### What to work on
Locate "Which of the" in the listing below, then output the line holding it and every line after it, exactly and with nothing else.

### Records supplied
************
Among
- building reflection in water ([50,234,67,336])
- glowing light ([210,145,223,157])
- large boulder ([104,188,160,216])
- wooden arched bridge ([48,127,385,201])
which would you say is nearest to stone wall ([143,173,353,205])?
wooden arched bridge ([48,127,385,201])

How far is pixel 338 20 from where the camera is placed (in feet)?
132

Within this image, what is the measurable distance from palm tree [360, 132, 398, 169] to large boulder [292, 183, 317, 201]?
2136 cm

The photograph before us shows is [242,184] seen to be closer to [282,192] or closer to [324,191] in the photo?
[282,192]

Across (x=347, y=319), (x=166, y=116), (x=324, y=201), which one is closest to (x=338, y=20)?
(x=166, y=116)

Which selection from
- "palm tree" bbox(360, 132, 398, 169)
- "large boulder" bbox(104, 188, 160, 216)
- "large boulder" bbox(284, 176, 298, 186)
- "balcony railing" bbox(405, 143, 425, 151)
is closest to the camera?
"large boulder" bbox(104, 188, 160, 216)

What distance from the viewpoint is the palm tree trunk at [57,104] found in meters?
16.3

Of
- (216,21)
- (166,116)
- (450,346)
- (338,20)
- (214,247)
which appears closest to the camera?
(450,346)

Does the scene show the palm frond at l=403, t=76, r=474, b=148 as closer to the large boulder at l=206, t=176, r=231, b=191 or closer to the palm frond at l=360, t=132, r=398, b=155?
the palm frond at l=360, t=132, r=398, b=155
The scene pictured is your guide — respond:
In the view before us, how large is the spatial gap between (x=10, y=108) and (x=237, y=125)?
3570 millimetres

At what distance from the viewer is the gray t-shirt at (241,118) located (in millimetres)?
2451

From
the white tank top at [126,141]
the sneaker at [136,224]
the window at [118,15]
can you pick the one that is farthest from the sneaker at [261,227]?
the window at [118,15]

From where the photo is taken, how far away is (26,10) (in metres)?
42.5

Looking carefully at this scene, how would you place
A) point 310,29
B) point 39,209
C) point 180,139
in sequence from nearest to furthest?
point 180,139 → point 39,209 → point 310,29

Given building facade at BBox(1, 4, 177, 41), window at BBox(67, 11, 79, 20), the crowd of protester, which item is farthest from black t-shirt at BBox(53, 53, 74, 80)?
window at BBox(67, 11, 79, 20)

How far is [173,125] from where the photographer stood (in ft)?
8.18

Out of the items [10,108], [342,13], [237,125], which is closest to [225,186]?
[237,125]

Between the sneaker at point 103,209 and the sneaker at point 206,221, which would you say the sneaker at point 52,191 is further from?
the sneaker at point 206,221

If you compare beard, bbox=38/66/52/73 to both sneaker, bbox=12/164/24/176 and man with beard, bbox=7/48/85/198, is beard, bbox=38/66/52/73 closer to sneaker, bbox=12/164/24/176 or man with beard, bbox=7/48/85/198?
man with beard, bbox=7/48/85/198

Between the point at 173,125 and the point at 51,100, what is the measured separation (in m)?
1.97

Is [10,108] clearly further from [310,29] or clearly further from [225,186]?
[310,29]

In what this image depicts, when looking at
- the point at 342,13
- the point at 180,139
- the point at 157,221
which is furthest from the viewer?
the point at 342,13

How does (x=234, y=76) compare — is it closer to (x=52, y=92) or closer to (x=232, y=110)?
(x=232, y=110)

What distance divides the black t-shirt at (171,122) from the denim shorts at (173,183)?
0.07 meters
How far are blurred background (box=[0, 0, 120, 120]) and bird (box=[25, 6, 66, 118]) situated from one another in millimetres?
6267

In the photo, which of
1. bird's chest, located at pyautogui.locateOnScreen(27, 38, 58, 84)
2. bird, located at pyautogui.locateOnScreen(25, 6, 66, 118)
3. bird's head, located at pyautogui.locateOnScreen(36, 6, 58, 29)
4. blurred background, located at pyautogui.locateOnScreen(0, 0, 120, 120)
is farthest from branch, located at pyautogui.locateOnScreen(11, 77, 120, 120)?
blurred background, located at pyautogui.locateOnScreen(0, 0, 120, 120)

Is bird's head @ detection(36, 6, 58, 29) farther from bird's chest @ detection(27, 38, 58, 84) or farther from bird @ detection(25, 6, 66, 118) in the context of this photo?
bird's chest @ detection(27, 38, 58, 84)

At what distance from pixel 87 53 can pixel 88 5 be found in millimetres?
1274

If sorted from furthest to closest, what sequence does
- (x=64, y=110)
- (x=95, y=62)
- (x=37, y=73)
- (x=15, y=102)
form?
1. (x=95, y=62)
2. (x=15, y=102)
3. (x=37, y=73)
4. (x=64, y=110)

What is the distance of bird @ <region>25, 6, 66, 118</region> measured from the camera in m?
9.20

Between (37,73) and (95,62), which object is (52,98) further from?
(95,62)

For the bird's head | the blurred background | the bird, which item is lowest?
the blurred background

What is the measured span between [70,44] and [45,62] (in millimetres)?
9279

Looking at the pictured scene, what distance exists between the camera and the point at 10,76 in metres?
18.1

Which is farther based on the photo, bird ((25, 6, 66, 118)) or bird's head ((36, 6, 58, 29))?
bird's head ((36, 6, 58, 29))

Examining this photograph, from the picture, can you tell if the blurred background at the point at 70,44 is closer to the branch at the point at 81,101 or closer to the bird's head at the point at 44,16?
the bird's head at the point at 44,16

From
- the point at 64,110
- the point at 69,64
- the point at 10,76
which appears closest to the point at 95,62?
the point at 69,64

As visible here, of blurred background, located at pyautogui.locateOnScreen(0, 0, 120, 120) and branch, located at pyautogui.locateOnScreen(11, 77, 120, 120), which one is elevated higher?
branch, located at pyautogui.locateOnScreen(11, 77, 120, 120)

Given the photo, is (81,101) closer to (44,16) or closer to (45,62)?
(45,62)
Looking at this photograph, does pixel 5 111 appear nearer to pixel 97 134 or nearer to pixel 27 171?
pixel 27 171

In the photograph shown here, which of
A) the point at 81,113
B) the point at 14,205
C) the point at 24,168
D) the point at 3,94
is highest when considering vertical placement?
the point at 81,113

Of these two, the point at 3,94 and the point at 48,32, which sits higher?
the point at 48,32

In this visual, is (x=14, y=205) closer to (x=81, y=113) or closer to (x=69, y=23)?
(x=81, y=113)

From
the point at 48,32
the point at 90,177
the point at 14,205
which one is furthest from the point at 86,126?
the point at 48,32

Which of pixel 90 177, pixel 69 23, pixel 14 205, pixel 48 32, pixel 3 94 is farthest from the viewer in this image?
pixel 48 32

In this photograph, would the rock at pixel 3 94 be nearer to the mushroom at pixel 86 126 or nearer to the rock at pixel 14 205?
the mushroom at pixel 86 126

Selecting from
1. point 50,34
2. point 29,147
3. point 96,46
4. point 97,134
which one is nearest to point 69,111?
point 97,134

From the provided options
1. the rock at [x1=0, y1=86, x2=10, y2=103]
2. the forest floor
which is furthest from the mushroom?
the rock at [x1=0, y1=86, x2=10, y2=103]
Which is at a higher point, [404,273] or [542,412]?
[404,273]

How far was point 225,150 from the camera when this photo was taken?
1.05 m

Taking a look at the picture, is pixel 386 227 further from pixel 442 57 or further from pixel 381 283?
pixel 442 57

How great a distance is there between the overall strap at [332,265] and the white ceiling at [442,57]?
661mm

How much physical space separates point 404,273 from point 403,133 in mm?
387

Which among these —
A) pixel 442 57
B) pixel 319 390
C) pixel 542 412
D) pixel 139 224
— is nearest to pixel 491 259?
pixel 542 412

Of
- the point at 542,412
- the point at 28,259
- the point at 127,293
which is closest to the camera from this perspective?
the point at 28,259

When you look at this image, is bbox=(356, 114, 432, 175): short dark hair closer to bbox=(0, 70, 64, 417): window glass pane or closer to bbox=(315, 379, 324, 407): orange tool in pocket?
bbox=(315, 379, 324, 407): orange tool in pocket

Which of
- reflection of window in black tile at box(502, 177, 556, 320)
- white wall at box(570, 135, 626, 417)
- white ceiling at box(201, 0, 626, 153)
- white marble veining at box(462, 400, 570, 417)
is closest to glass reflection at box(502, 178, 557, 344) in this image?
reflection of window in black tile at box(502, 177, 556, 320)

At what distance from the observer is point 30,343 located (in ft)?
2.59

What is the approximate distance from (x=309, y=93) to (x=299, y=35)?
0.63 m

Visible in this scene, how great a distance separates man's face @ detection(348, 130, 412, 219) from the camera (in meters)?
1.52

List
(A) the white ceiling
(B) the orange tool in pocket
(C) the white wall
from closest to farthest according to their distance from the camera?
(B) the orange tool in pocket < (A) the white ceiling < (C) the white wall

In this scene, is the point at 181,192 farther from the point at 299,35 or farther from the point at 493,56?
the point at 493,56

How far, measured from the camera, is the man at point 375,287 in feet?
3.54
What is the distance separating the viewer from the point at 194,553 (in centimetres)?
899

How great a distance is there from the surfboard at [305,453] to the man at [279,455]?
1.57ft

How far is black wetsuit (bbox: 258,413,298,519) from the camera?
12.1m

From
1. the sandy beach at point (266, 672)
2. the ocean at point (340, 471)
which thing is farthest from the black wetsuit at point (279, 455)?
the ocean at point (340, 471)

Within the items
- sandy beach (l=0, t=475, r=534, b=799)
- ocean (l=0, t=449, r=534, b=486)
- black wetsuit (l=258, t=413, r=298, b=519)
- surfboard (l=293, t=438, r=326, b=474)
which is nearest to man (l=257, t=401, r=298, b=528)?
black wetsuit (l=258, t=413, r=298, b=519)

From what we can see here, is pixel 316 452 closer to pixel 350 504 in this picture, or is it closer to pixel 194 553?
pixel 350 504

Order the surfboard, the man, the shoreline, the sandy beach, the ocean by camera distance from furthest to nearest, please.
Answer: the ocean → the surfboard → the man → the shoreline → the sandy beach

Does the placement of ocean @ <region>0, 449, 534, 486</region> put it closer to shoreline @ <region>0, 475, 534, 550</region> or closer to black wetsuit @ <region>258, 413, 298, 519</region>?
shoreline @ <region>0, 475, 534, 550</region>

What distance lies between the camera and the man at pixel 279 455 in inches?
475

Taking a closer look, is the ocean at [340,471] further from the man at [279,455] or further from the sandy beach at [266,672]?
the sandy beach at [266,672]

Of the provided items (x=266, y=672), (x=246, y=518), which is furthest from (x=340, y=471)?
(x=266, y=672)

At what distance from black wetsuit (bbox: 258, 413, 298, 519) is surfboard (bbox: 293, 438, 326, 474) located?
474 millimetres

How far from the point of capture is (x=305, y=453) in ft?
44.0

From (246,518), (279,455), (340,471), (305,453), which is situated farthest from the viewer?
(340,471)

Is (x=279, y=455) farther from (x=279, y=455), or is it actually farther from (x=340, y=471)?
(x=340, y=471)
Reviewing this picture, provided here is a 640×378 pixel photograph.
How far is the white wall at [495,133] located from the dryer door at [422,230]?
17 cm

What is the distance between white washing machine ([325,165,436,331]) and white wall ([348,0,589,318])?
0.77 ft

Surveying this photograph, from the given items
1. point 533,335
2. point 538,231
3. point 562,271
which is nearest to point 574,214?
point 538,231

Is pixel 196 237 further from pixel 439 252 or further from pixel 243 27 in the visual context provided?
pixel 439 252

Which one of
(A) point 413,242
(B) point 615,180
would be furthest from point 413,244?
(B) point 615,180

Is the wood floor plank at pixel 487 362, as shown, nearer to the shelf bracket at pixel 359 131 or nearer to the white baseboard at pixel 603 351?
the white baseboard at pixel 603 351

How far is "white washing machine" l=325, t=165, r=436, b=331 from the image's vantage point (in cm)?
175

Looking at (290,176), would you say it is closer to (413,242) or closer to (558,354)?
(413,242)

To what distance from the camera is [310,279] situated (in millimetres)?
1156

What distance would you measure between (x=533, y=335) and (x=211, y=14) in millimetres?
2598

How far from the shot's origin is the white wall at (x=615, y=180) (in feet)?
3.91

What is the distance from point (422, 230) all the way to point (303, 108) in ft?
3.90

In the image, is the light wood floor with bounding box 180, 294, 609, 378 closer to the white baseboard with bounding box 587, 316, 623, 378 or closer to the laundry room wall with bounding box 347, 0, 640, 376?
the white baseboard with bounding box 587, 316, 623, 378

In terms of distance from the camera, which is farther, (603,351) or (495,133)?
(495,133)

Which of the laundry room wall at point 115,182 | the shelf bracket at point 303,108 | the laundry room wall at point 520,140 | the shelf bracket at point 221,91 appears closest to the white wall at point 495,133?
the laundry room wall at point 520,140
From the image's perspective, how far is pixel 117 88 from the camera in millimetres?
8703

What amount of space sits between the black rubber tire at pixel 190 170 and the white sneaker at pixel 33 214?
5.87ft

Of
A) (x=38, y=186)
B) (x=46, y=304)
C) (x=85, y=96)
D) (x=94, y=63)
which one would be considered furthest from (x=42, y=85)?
************
### Expected answer
Which of the laundry room wall at point 115,182 | the shelf bracket at point 303,108 | the laundry room wall at point 520,140 | the shelf bracket at point 221,91 appears closest to the white wall at point 495,133?
the laundry room wall at point 520,140
From the image's perspective, how far is pixel 117 88 from the camera in millimetres?
8703

What amount of space sits between the black rubber tire at pixel 190 170 and the white sneaker at pixel 33 214?
5.87ft

Of
A) (x=38, y=186)
B) (x=46, y=304)
C) (x=85, y=96)
D) (x=94, y=63)
which one would be considered furthest from (x=42, y=85)?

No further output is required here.